What to produce:
Everything in the entries except the pictures must be repeated exactly.

Given information:
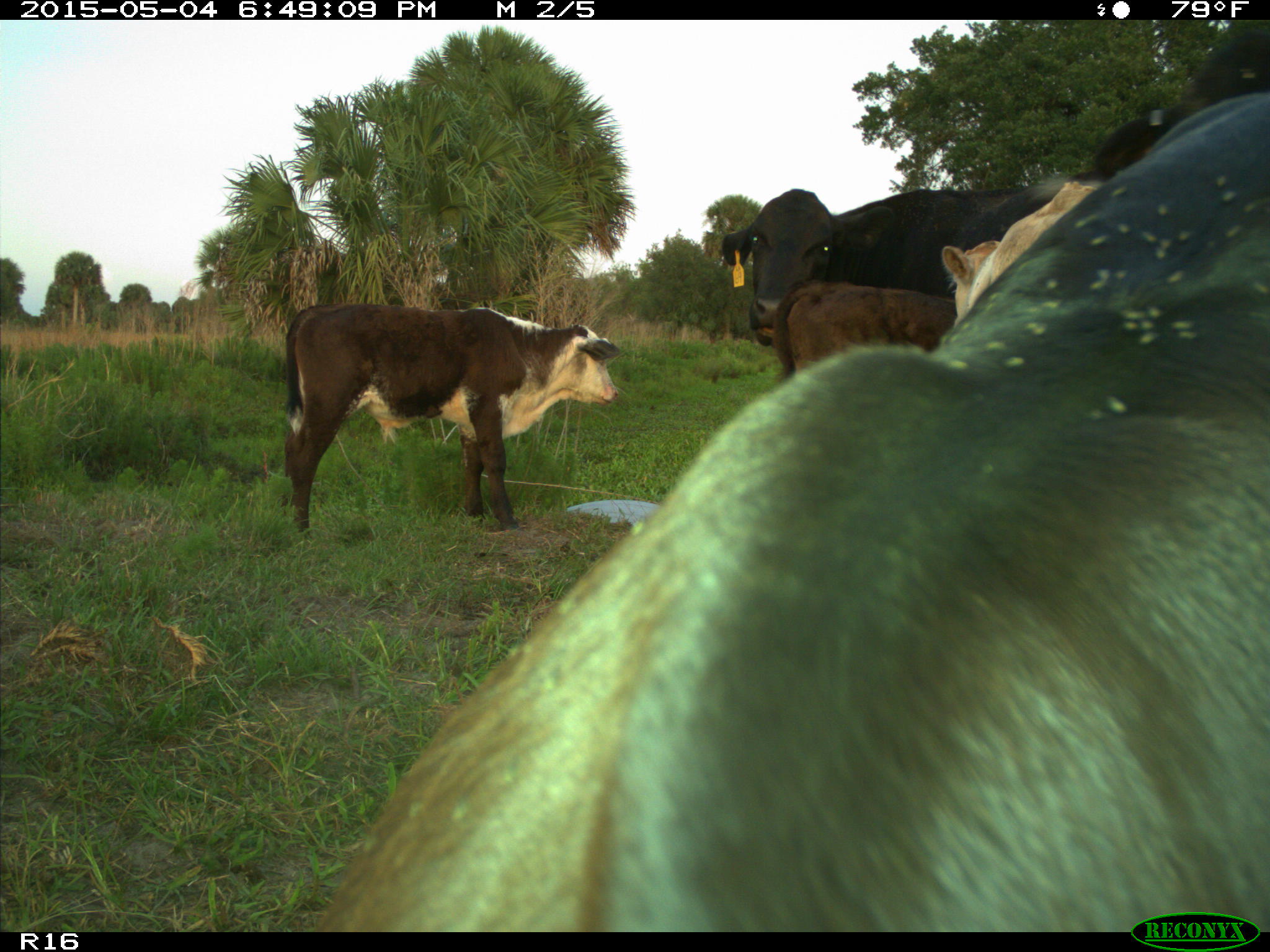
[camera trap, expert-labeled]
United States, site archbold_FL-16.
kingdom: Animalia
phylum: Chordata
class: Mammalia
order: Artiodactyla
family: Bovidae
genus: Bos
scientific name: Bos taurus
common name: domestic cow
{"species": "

Answer section:
[camera trap, expert-labeled]
United States, site archbold_FL-16.
kingdom: Animalia
phylum: Chordata
class: Mammalia
order: Artiodactyla
family: Bovidae
genus: Bos
scientific name: Bos taurus
common name: domestic cow
{"species": "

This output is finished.